The purified pld is connected with a pET22b expression vector, then the recombinant plasmid is transformed into escherichia coli DH5 alpha, and the wild-type phospholipase D gene is successfully verified to be cloned on the pET22b vector through double digestion of EcoR I and Not I.

Example 2: screening of high-Activity phospholipase D Gene

1. Random mutation is carried out based on error-prone PCR technology, a novel phospholipase D is constructed, and primers are designed as follows:

upstream P1 (SEQ ID NO: 5): CCGGAATTCGGCGGACACACCGCC

Downstream P2 (SEQ ID NO: 6): AAGGAAAAAAGCGGCCGCGCCCGCCTGGCG

In the error-prone PCR reaction system, P1 and P2 are used as upstream and downstream primers, and pET22b-pld, namely a recombinant vector in which a wild phospholipase D gene is connected with a pET22b vector, is used as a template to carry out error-prone PCR.

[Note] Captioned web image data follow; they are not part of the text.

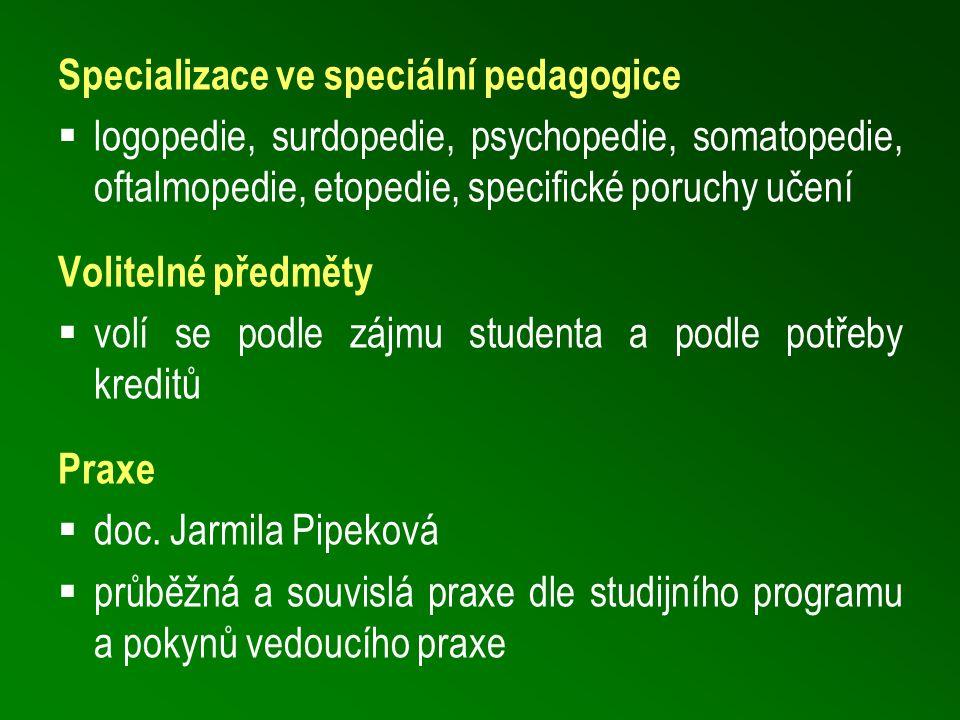 Specializace ve speciální pedagogice  logopedie, surdopedie, psychopedie, somatopedie, oftalmopedie, etopedie, specifické poruchy učení Volitelné předměty  volí se podle zájmu studenta a podle potřeby kreditů Praxe  doc.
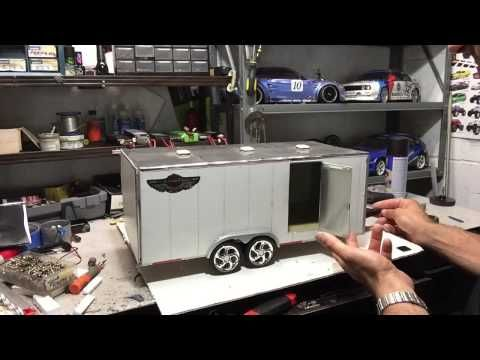 Rc Custom Cargo Trailer Review With Teofil K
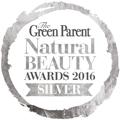 The Green Parent Awards
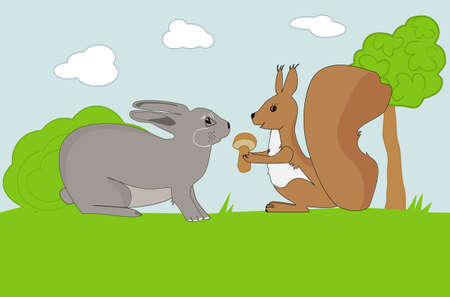 Squirrel and Rabbit at the meadow Stock Vector - 16864415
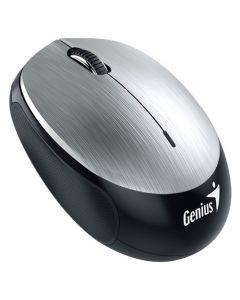 Genius NX-9000BT bežični miš
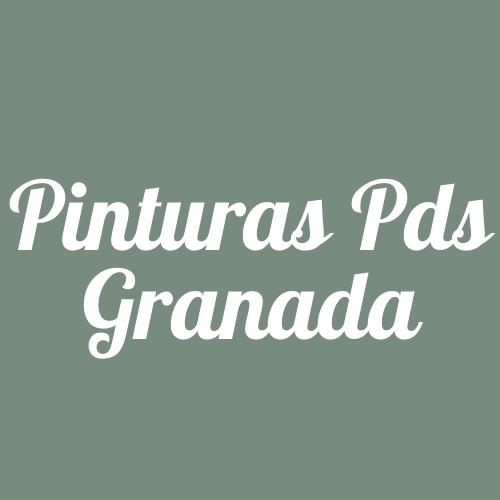 Pinturas PDs Granada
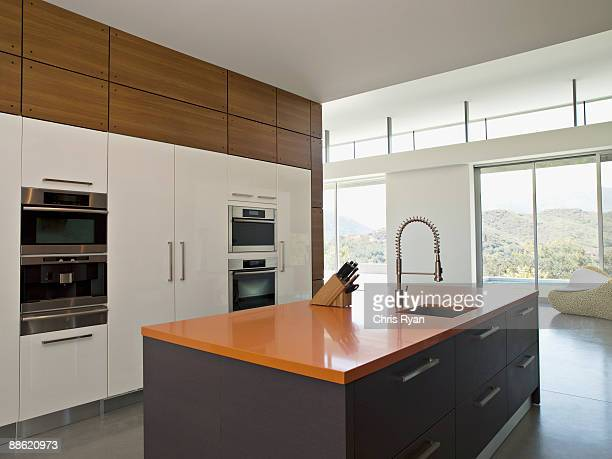 interior of modern kitchen - calabasas stock photos and pictures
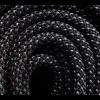 BLACK DIAMOND - 10.0 ROPE STATIC SPOOL - 200M - Black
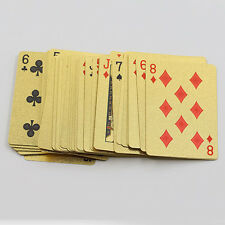 New High Grade 24K Gold Foil Poker Lattice Grid Pattern Playing Cards Gracious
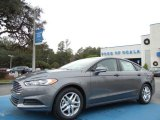 2013 Sterling Gray Metallic Ford Fusion SE #74684225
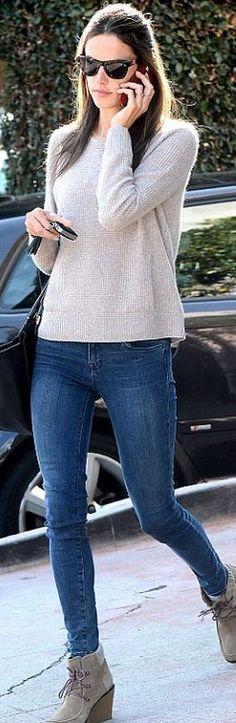 Alessandra Ambrosio: Sunglasses – Westside Leaning  Purse – Michael Kors  Shoes – Lacoste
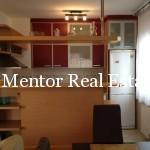 Neimar 90sqm apartment for rent (20)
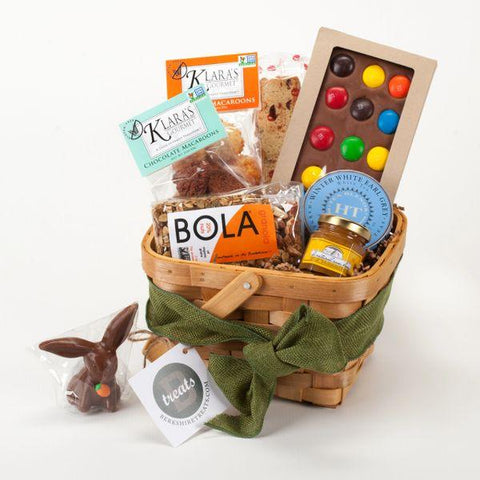 HOPPY TREAT EASTER GIFT BASKET - SMALL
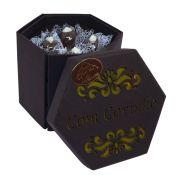 """Caixa para Presente """"Com Carinho"""" com Bombons de Chocolate ao Leite"""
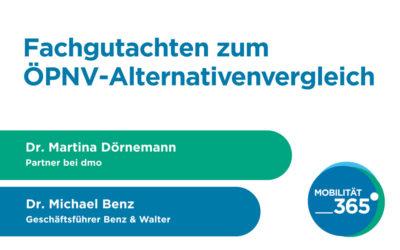 Vortrag Dr. Martina Dörnemann und Dr. Michael Benz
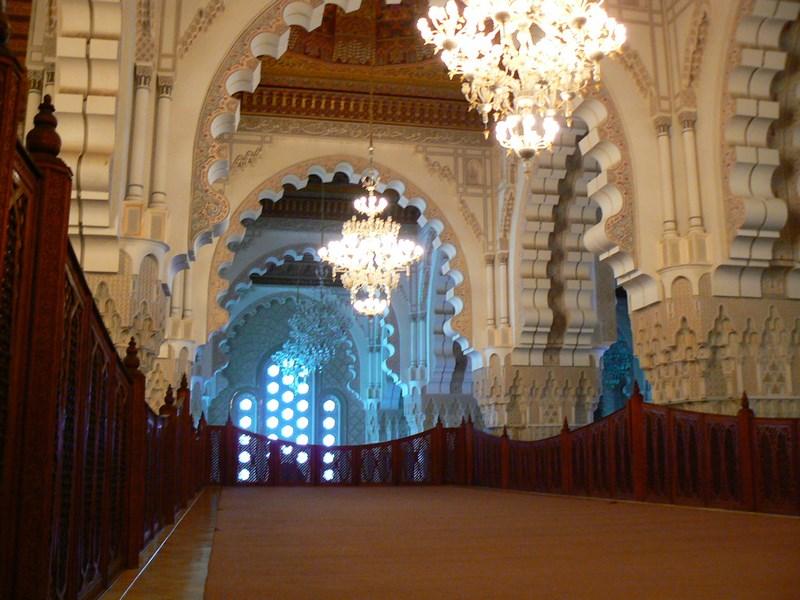 Moscheea Hassan II Casablanca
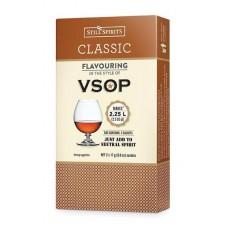 Still Spirits Classic - Premuim VSOP Cognac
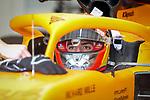 McLaren F1 Team, Carlos Sainz Jr., takes part in the tests for the new Formula One Grand Prix season at the Circuit de Catalunya in Montmelo, Barcelona. February 19, 2020 (ALTERPHOTOS/Javier Martínez de la Puente)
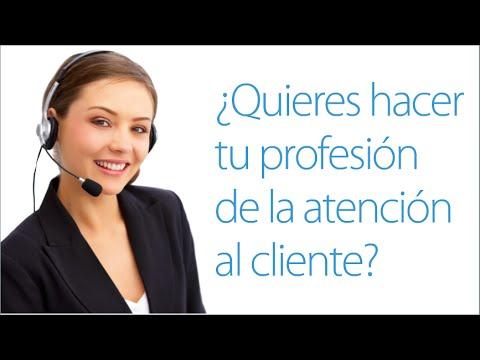 ¿cómo-atender-a-un-cliente?-|-curso-de-atención-al-cliente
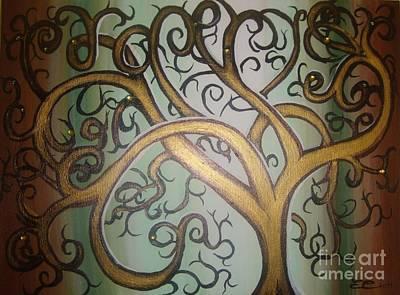 Fortune Tree Art Print by Elena  Constantinescu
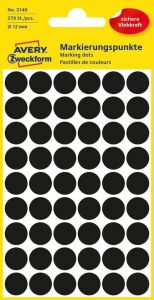 Etichete pentru marcare Avery-Zweckform 3140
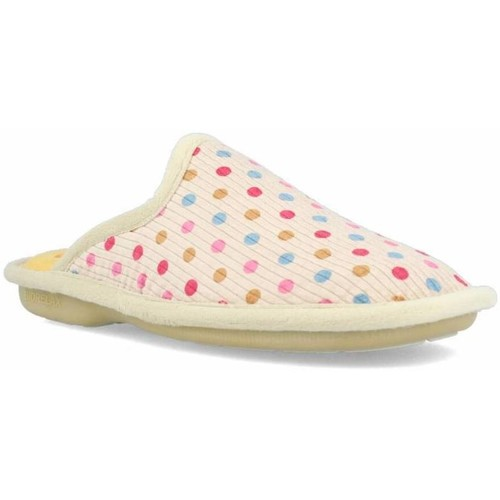 Zapatillas de casa Biorelax lunares diagonal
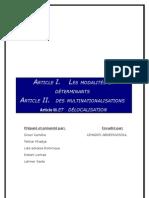 Déterminants et modalités des multinationales et des délocalisations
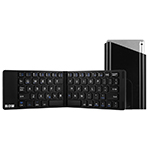 Best Aluminium Alloy Folding iPhone Samsung iPad Air Mini PC Notebook Bluetooth Keyboard PKB02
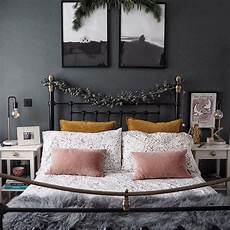Bedroom Ideas For Adults 2019 by 26 Outrageous Bedroom Ideas For Small Rooms For Adults
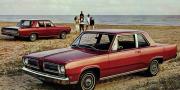 Фото Plymouth Valiant 1974-1976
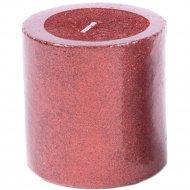 Свеча «Belbohemia» 6S6339, 7x7 см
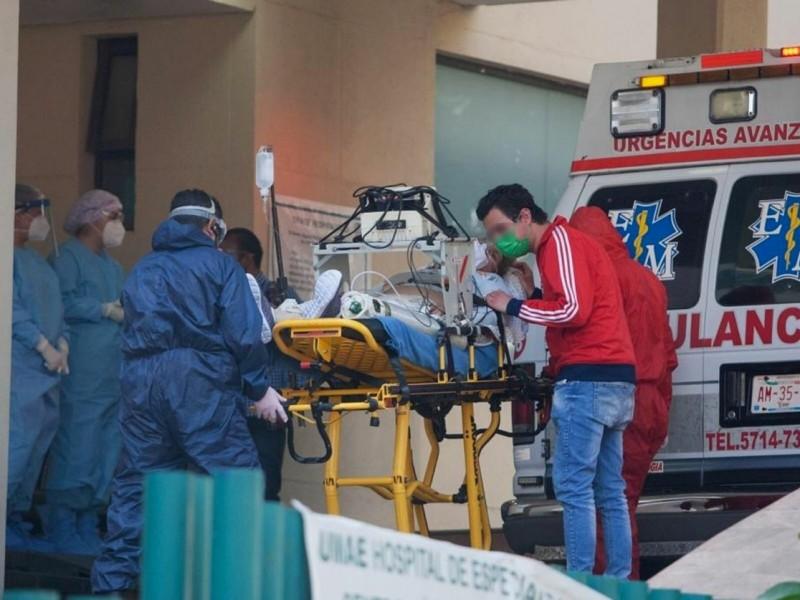 Sigue a la baja la ocupación hospitalaria en Nayarit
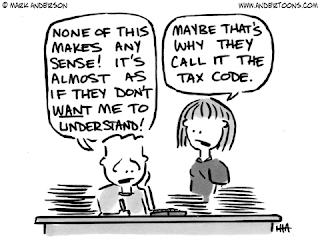 Tax Code | Libertarian Society Singapore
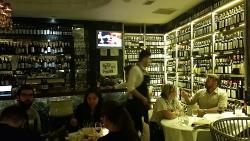 Photo of Sensus Winebar taken with TripAdvisor City Guides
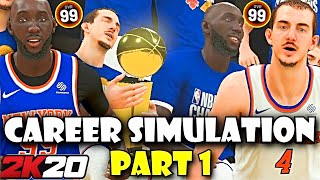 TACKO FALL AND ALEX CARUSO'S NBA CAREER SIMULATION PART 1 - NBA 2K20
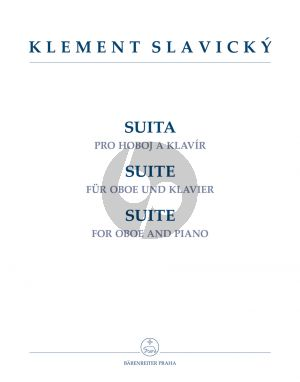 Slavicky Suite Oboe-Klavier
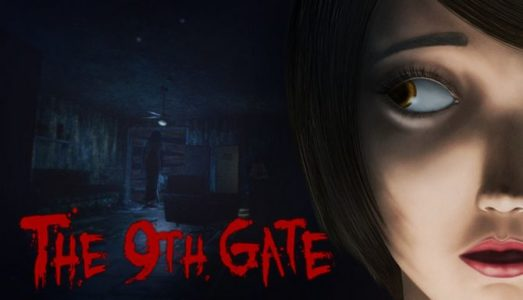 The 9th Gate Free Download (v1.1.3)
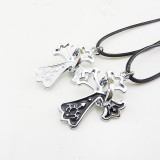 Wholesale - Jewelry Lovers Neckla Created Infinity Chain Pendant Necklace 2Pcs Set XL289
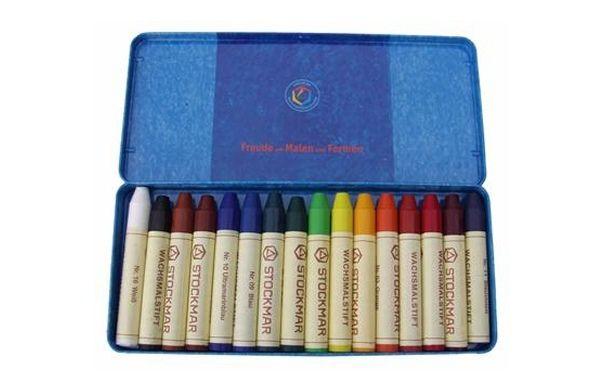Stockmar Crayons 16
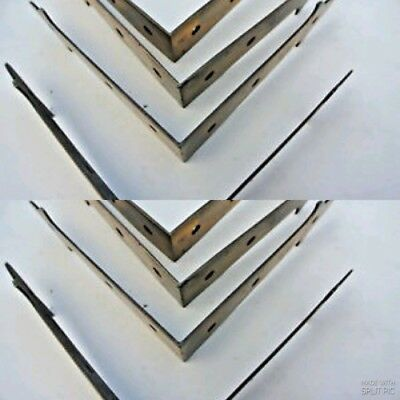 8 large corners strap solid Brass antiques vintage style BOX edge tables 150mm B 2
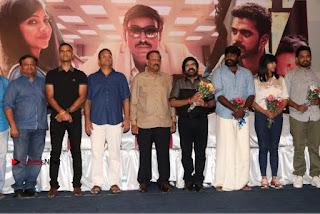 Kavan Tamil Movie Press Meet Stills  0054.jpg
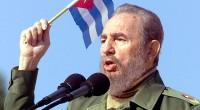 Am primit de la Ambasada Republicii Cuba:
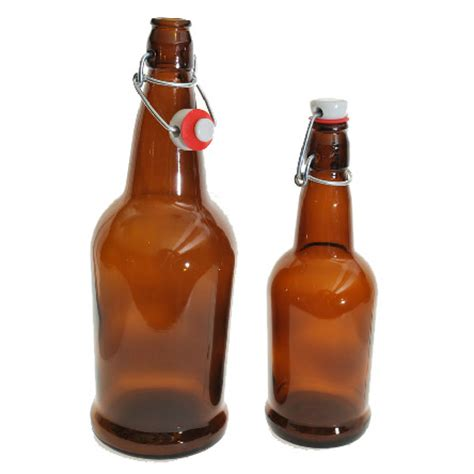 swing cap beer bottles ez cap swing top beer bottles brown 12 pack grapes to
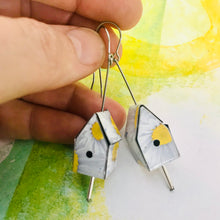 Load image into Gallery viewer, White Daisies Tiny Tin Birdhouse Earrings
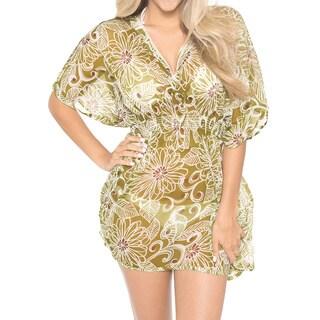 La Leela LIGHTWEIGHT CHIFFON Dress Kaftan Beach Swim Bikini Cover up Plus Tunic Green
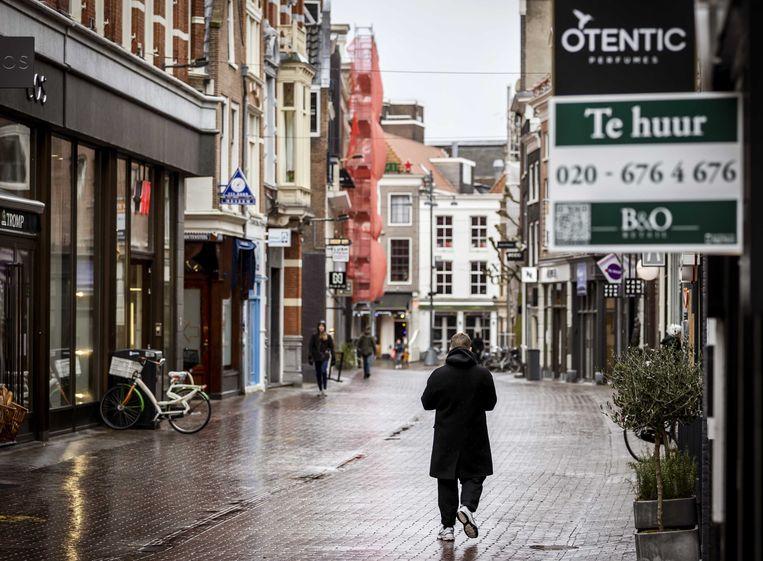 Een winkelstraat in het centrum van Haarlem. Beeld ANP
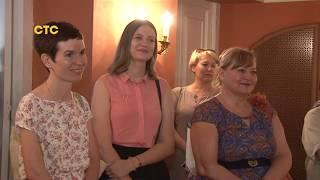 СТС Астрахань 24-06-19 Хорошие новости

The reaction conditions for the amplification are as follows:

the amplification conditions were: pre-denaturation at 95℃for 10min; denaturation at 98 ℃ for 10s, annealing at 53 ℃ for 30s, extension at 72 ℃ for 1min for 45s for 30 cycles; extending at 72℃for 10min.

2. Cloning the phospholipase D error-prone PCR product into an expression vector pET22b, transforming escherichia coli BL21 (DE 3), inoculating into 96-well cell culture plates containing 200 mu L of LB liquid medium (containing 30 mu g/mL of Kan) in each well, shaking at 37 ℃ for 200r/min, and culturing when OD ₆₀₀ Reaching 0.6, adding IPTG (final concentration 1 mmol/L) into each well, inducing at 16deg.C for 16h, centrifuging at 4deg.C for 4000r/min for 15min, collecting supernatant to obtain crude enzyme solution,and then carrying out enzyme activity detection.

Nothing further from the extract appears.